Mikko Stig / Getty Images
Microsoft has finally figured out a way to bolster its piddling share of the smartphone OS market: by giving developers an easy way to port Android and iOS apps to Windows 10 so they can run on Windows devices, notably phones.
Onstage at Microsoft's annual Build developers conference, Windows division boss Terry Myerson said the company has developed an easy way for developers to reuse existing Android and iOS code to build apps for Windows.
“We're allowing you to reuse nearly all of the Java and C++ code from Android phone apps to create apps for phones running Windows 10,” Myerson said. “To make this possible, Windows 10 will include an Android subsystem.”
To rework iOS apps, Microsoft has developed an Objective-C compiler that recompiles applications written for Apple devices to work on Windows 10 mobile devices.
Microsoft's move to help developers easily rework their Android and iOS applications on Windows phones is a dramatic shift for the company and a tacit acknowledgment that it has so far been unable to develop a world class mobile app ecosystem to rival those of Google and Apple.
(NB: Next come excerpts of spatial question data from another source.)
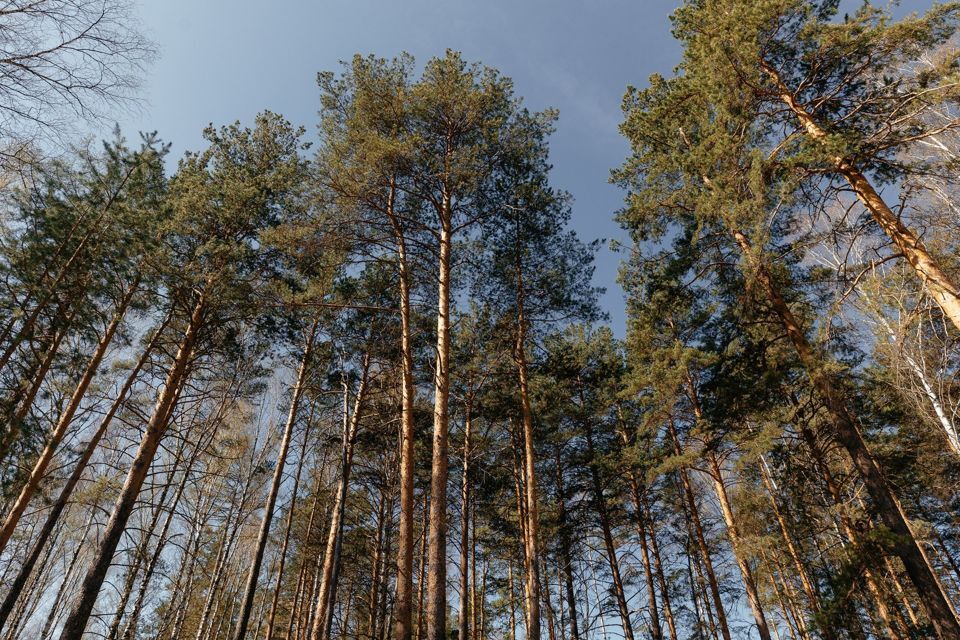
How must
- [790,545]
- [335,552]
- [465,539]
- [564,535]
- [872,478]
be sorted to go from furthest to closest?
[564,535], [465,539], [790,545], [335,552], [872,478]

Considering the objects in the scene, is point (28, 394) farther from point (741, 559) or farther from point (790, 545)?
point (790, 545)

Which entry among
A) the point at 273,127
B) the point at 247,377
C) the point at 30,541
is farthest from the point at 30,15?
the point at 30,541

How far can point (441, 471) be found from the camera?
266 inches

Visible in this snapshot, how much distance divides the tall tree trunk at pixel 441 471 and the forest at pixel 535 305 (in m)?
0.05

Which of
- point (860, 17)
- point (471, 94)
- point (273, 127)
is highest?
point (273, 127)

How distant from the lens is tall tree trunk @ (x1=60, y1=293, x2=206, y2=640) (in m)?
6.02

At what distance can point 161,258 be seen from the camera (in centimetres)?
797

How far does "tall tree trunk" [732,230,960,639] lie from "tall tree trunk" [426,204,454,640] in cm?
502

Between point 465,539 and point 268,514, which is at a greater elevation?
point 465,539

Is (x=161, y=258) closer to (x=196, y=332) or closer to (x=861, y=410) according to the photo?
(x=196, y=332)

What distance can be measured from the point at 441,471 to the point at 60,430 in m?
6.02

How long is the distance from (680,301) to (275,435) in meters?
13.2

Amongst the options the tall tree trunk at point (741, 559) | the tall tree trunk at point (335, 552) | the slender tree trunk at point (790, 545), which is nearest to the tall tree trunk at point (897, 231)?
the tall tree trunk at point (741, 559)

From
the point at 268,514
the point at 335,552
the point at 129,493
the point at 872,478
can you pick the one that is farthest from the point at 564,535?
the point at 129,493
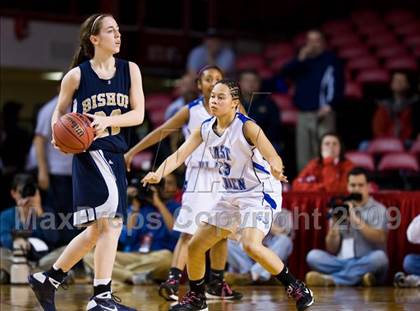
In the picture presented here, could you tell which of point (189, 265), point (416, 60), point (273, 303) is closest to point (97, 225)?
point (189, 265)

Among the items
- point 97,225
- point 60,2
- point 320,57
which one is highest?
point 60,2

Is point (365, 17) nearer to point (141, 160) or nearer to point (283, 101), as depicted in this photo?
point (283, 101)

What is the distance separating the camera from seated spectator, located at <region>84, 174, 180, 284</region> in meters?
9.58

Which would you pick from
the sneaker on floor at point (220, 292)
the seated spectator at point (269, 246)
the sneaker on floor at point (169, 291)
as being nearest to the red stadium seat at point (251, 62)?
the seated spectator at point (269, 246)

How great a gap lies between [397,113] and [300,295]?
229 inches

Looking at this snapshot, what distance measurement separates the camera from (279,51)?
15.4m

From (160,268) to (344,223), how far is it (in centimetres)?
179

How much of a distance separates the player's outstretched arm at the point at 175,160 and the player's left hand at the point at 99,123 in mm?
585

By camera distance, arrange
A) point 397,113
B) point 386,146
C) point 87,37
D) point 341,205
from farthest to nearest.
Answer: point 397,113, point 386,146, point 341,205, point 87,37

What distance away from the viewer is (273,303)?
7629 millimetres

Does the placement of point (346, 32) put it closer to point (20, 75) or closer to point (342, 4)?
point (342, 4)

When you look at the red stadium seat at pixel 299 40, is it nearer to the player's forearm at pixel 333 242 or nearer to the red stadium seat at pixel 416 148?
the red stadium seat at pixel 416 148

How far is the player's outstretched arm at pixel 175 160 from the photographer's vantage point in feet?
22.4

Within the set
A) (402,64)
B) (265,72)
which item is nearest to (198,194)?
(402,64)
Despite its best efforts, Microsoft has failed to claim any significant share in the smartphone market.
According to February metrics from IDC, Windows Phone accounts for only 4.2% of the smartphone OS market. Meanwhile, Android and iOS have claimed more than 93%. A key reason for that: Microsoft's fumbled early runs at the smartphone market, which hampered the growth of the broad app ecosystem that is today table stakes for success. If Microsoft truly hopes to be a viable third-place hopeful in the smartphone market, giving developers a quick and dirty way to port their Android and iOS apps to Windows could do much to bolster its app offerings and fill the holes in its mobile app ecosystem.
But in doing so, Microsoft is taking a big risk. It's giving developers one more reason not bother writing native mobile apps for Windows phones. Potentially more problematic: It's setting itself up to code behind Apple and Google to ensure apps ported to Windows continue to work well as those operating systems evolve. While the company clearly has the resources to pull that off, scrambling to keep up with Google and Apple is not at all a good place to be.